BMMYK’nın geçtiğimiz yıllarda Irak’a kendi rızalarıyla dönüş yapan yaklaşık 2300 Iraklıyla yaptığı görüşmeler fiziksel güvensizlik, ekonomik zorluklar ve en basit kamu hizmetlerinin bile bulunmaması gibi nedenlerden dolayı grubun büyük çoğunluğunun geri dönme kararından vazgeçtiğini ortaya çıkmaktadır.

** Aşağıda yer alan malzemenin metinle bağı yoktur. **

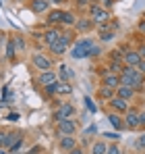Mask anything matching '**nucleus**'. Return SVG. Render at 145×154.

Görüşmeler, kişilerin döndükleri bölgelerde meydana gelen patlama, taciz, silahlı operasyon ve çocuk kaçırma olaylarının, emniyetsizlik ve kişisel güvenlik kaygılarına yol açtığına dikkat çekmektedir. ( BMMYK: BMMYK anket: Iraklı mülteciler emniyetsizlik sebebiyle Irak’a dönmeyi reddediyor, 19 Ekim 2010)
Avrupa’dan zorla geri gönderilen bazı Iraklılar, dönüşleri süresince kötü muameleye maruz kaldıklarını ileri sürdüler; Irak’a zorla iadelerinin ardından dövüldüklerini, yiyeceksiz kaldıklarını ve Irak güvenlik görevlileri tarafından gözaltı sürelerince tehdit edildiklerini söyleyen şikayetlerin yanı sıra, dönüşlerinin hemen ardından Bağdat havaalanında gözaltına alındıklarını gösteren güvenilir belgeler de bulunmaktaydı.
Uygulamada, Avrupa ülkelerinde sığınma arayan Iraklı mültecilerin sayısı, şu an Irak’ın komşu ülkelerinde kalanların sayısından daha düşüktür. Suriye, açık ara farkla en yüksek sayıda Iraklı mülteci barındıran ülkedir, Suriye’yi Ürdün ve diğer Orta Doğu ülkeleri izlemektedir.
Uluslararası Af Örgütü, Avrupa ülkelerinde gittikçe artan zorla geri gönderilme vakalarının, kaynakları Irak’tan kaçan insan akını sebebiyle zorlanan Orta Doğu ülkelerine kötü örnek olduğundan ve bunun uluslararası mülteci koruma sisteminin genel olarak zayıflamasına katkı sağlayabileceğinden endişe duymaktadır.